• **What you are asked to do**:
When writing out the entries below, keep only the lines from the line with "More Photos Of" to the line with "Lincoln Aviator — миниатюра 15", both included, exactly as they are, and leave the pictures aside.

[[ Data for analysis, beginning ]]

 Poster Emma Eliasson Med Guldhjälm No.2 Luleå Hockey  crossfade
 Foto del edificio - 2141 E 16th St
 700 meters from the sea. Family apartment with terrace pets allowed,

[[ Data for analysis, end ]]
[[ Data for analysis, beginning ]]

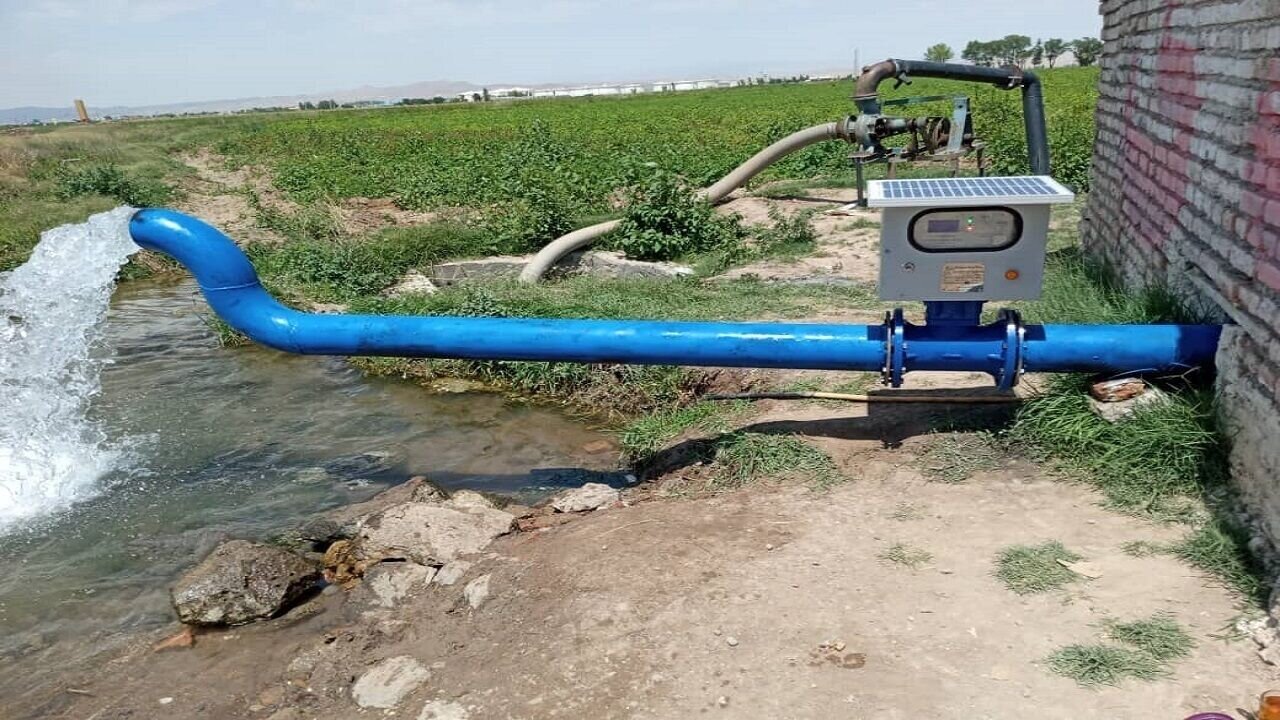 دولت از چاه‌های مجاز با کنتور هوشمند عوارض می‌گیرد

[[ Data for analysis, end ]]
[[ Data for analysis, beginning ]]

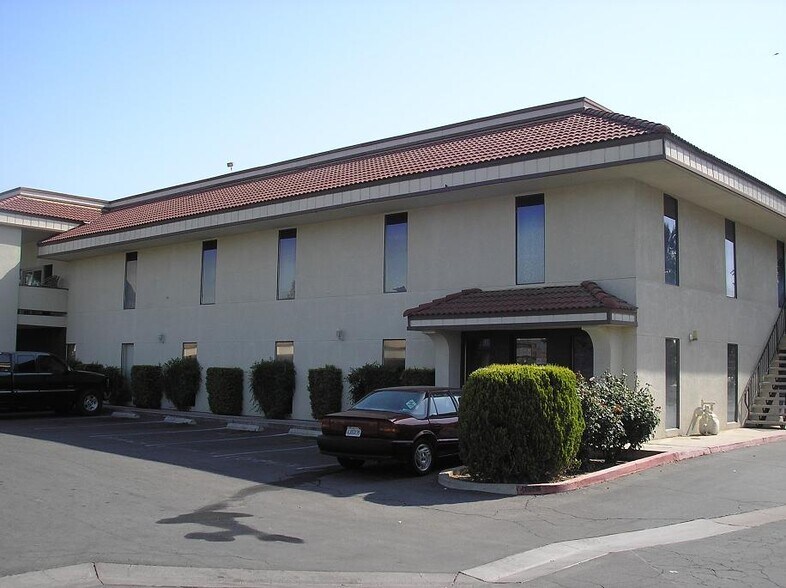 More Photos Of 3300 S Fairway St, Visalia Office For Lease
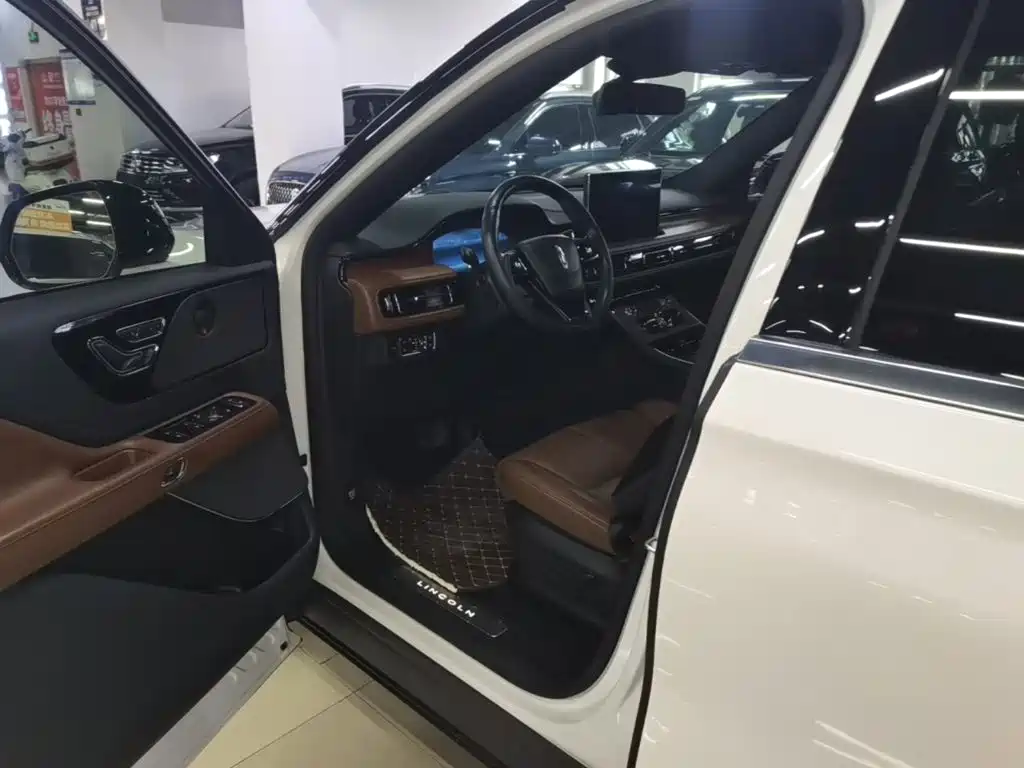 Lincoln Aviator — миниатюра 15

[[ Data for analysis, end ]]

• **Your response**:
 More Photos Of 3300 S Fairway St, Visalia Office For Lease
 Lincoln Aviator — миниатюра 15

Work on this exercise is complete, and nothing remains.